Italian Switzerland is fond of Good Friday processions, such as the highly folkloric one at Mendrisio, and of Passion plays, as at Coldrerio. North of the Alps, such plays were also held at Romont from 1456, at Selzach from 1892 to 1972, and at Disentis, Trun, and Sevgein until the mid-20th century.

The popular and often spectacular nocturnal resurrection festival has given way to a more sober service on the evening of Holy Saturday. During Holy Week, butchers paraded decorated fat oxen as a sign of the approaching end of Lent; the custom persisted for a long time, for example at Moudon.

=== Easter and after ===

The egg has been the secular symbol of Easter, the principal feast of Christendom, since the 17th century. Blown out and artistically decorated, it has been the object of special markets and exhibitions since the 1960s.

Quasimodo Sunday, a week after Easter (in German Weisser Sonntag or "White Sunday"), takes its name from the early Church, when the newly baptized wore for the last time the white garments they had received at Easter for their baptism. Since the 18th century, it has been the day of first communion for Swiss Catholics. From the 1920s, girls wore white and boys wore black with a white armband or boutonnière; from the 1970s, all wore the alb.

The Rogation days (processions through the fields), established by Pope Leo III around 800, took place on the three days before Ascension, one of the oldest Christian feasts. From the late Middle Ages, Ascension was the occasion for the "boundary tours" of Basel-Landschaft, the Beromünster cavalcade, and the cantonal pilgrimage of Zug to Einsiedeln. The raising during Mass of a statue of Christ toward the ceiling of the church, condemned in the 18th century, has been preserved at St. Leodegar's in Lucerne and at Schwyz.

The evening devotions of the month of Mary (May) have belonged since the Middle Ages to the most heartfelt popular piety; the indulgences attached to this practice spread it generally in the 19th century.

■ **RECORDS**:
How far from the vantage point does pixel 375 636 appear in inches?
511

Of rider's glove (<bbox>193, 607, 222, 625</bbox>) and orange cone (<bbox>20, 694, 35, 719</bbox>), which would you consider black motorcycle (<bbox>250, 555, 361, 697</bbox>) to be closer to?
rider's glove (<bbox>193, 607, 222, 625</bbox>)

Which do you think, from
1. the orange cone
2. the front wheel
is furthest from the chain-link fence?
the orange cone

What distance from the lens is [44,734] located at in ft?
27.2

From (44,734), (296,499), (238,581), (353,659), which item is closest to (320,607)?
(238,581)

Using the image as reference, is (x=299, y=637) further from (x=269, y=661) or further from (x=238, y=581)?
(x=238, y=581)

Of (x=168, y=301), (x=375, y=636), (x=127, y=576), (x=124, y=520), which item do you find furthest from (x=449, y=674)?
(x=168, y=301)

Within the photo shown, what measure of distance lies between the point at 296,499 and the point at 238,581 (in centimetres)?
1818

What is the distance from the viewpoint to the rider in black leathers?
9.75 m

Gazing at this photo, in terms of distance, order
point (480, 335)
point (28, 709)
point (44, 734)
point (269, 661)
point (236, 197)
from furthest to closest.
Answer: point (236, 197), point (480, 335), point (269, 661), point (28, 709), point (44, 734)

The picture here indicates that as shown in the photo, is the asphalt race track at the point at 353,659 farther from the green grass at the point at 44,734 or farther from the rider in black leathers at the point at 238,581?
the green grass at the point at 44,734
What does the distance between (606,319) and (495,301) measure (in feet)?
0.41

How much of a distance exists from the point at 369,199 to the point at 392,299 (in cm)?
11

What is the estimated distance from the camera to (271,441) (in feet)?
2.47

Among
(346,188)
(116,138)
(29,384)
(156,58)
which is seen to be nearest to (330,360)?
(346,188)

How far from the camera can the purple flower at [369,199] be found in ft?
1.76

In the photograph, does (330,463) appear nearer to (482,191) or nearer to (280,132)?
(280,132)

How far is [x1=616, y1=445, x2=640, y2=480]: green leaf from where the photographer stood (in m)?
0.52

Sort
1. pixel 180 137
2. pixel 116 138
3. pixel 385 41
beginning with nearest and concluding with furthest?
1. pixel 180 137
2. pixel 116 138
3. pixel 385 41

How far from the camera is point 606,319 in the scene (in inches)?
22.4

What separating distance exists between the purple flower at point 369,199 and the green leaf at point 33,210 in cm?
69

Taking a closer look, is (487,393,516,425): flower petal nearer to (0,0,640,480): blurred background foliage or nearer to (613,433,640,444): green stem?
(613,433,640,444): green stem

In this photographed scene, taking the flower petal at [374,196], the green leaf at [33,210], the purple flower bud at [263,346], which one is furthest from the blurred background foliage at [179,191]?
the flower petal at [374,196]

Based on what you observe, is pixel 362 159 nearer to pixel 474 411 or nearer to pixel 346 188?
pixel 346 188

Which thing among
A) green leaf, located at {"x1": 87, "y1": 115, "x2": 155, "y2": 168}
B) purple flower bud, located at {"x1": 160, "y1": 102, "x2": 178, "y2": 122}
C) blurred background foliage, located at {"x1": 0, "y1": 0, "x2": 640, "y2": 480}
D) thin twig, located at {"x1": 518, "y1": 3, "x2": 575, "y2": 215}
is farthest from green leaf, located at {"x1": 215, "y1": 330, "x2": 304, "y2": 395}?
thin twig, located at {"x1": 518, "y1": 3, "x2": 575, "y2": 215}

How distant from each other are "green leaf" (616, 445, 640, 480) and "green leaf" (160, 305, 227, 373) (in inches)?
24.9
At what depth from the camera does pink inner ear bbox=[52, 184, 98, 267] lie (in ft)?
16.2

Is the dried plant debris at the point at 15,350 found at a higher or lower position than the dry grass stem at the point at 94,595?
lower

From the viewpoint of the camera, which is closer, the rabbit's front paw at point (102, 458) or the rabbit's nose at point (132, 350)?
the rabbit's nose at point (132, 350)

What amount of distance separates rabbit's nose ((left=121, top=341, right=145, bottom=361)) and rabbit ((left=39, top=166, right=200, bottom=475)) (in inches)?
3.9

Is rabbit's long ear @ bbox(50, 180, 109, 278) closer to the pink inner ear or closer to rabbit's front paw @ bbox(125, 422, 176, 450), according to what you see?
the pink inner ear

■ **WHAT NEEDS TO BE DONE**:
From the text on Swiss Easter customs, extract word for word the part that begins at the words "The egg has" and stops after the words "since the 1960s.".

■ **FULL SOLUTION**:
The egg has been the secular symbol of Easter, the principal feast of Christendom, since the 17th century. Blown out and artistically decorated, it has been the object of special markets and exhibitions since the 1960s.